*Available data*.
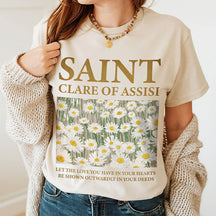 Catholic Holy Family T-Shirt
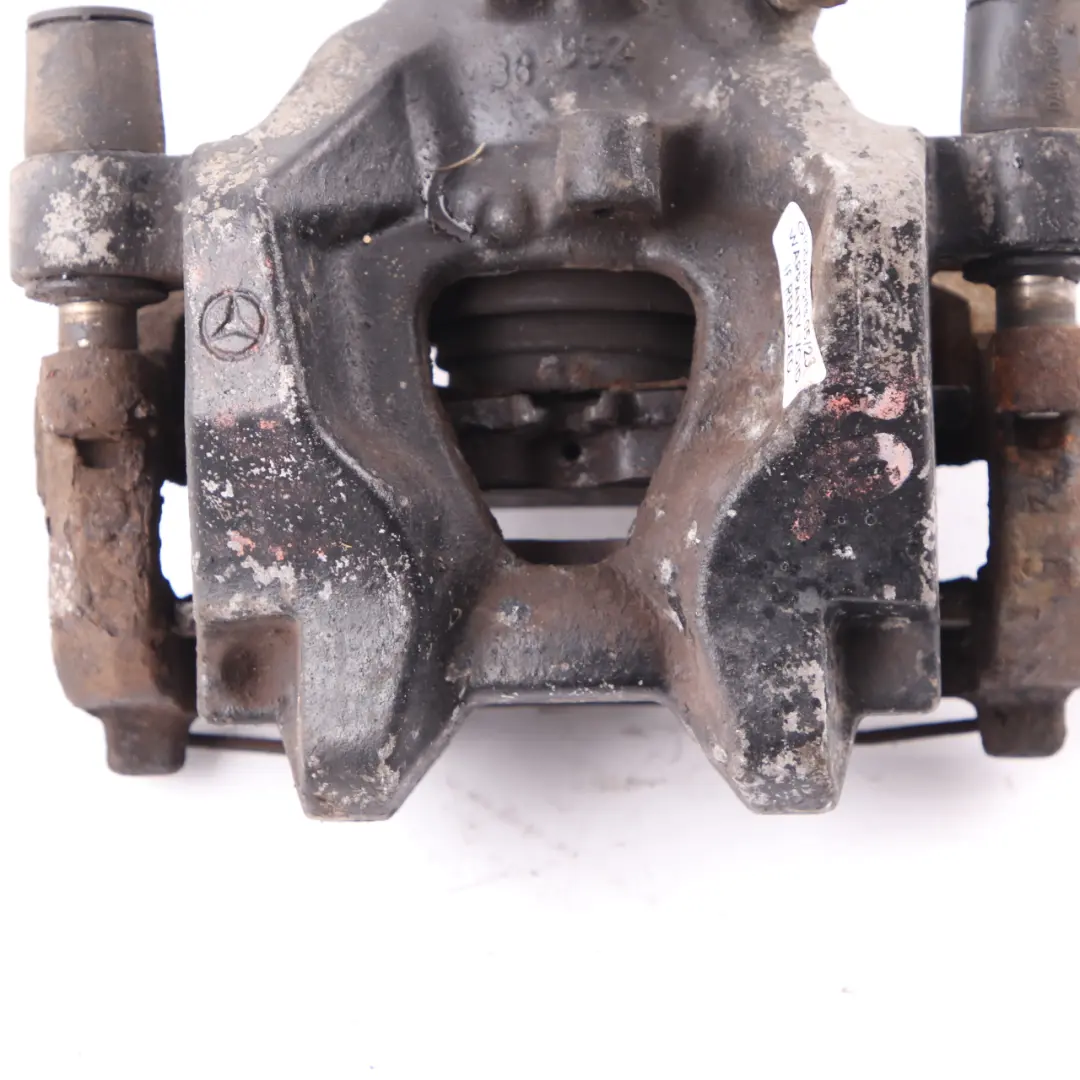 Pinza Freno Unidad Freno Rueda Trasera Derecha para Mercedes W204 con número de pieza A2044231681 Mercedes W204 Pinza Freno Unidad Freno Rueda Trasera Derecha - SKU A2044231681 - Número de pieza A2044231681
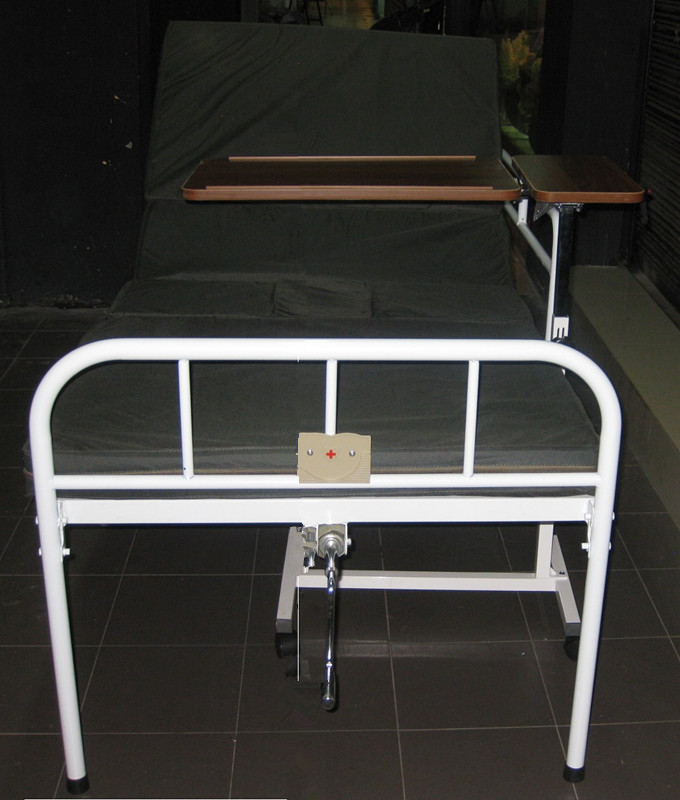 Hospital bed 1 fowler package p6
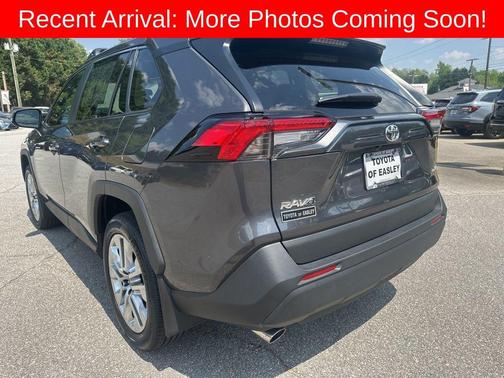 Magnetic Gray Metallic 2025 Toyota RAV4 XLE Premium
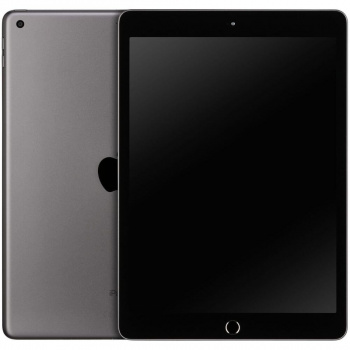 Планшетный компьютер Apple iPad 2021 A2602 MK2K3ZP/A 10,2" Wi-Fi 64Gb Серый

*Instructions to follow*. Give the records back verbatim, pictures excluded.

*Output of the task*.
 Catholic Holy Family T-Shirt
 Pinza Freno Unidad Freno Rueda Trasera Derecha para Mercedes W204 con número de pieza A2044231681 Mercedes W204 Pinza Freno Unidad Freno Rueda Trasera Derecha - SKU A2044231681 - Número de pieza A2044231681
 Hospital bed 1 fowler package p6
 Magnetic Gray Metallic 2025 Toyota RAV4 XLE Premium
 Планшетный компьютер Apple iPad 2021 A2602 MK2K3ZP/A 10,2" Wi-Fi 64Gb Серый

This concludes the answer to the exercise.